Immer noch ist der Begriff „Qualität“ für viele Menschen ein sehr abstraktes Wort und es fehlt an klarer Definition und eindeutiger Vorstellung. Für Segelflugzeuge gibt es jedoch einen Ausdruck, der „Qualität“ eindeutig (mit-)definiert: Sicherheit!

Die Einführung eines Qualitätsmanagementsystems steht daher beinahe zwangsläufig unter der Prämisse der Sicherheitsgarantie.

 Warum ein QM-System?

Ganz allgemein kann gesagt werden, dass es zwei wesentliche Gründe gibt, die für die Einführung eines QM-Systems sprechen.

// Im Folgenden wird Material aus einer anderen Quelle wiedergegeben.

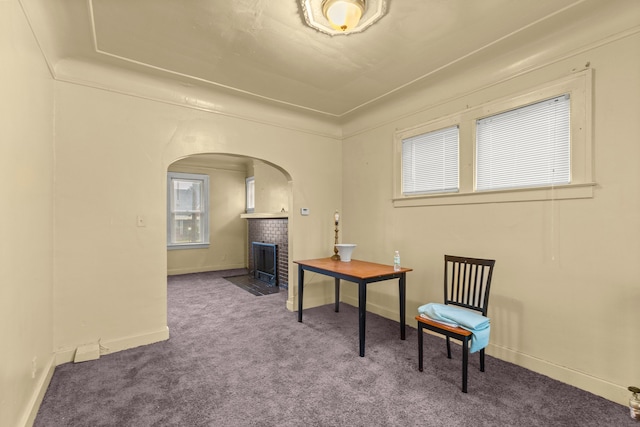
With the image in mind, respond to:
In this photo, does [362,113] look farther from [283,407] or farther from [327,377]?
[283,407]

Der erste ist formeller Natur:
Jeder Luftfahrttechnische Herstellungsbetrieb muss sich nach der Vorschrift JAR 21 ab Januar 98 zertifizieren lassen. Die Zertifizierung wird vom Luftfahrtbundesamt vorgenommen. Ein zwingender Bestandteil für diese Zertifizierung ist die Einrichtung eines QM-Systems nach der Norm DIN ISO 9001ff.

Der zweite Grund dagegen hat eher subjektiven Charakter: Ein QM-System fördert die Ziele einer Unternehmung hinsichtlich Fehlerfreiheit und Prozessoptimierung. Für die Herstellung von Segelflugzeugen kann dieser allgemein gehaltene zweite Grund noch weiter spezialisiert werden.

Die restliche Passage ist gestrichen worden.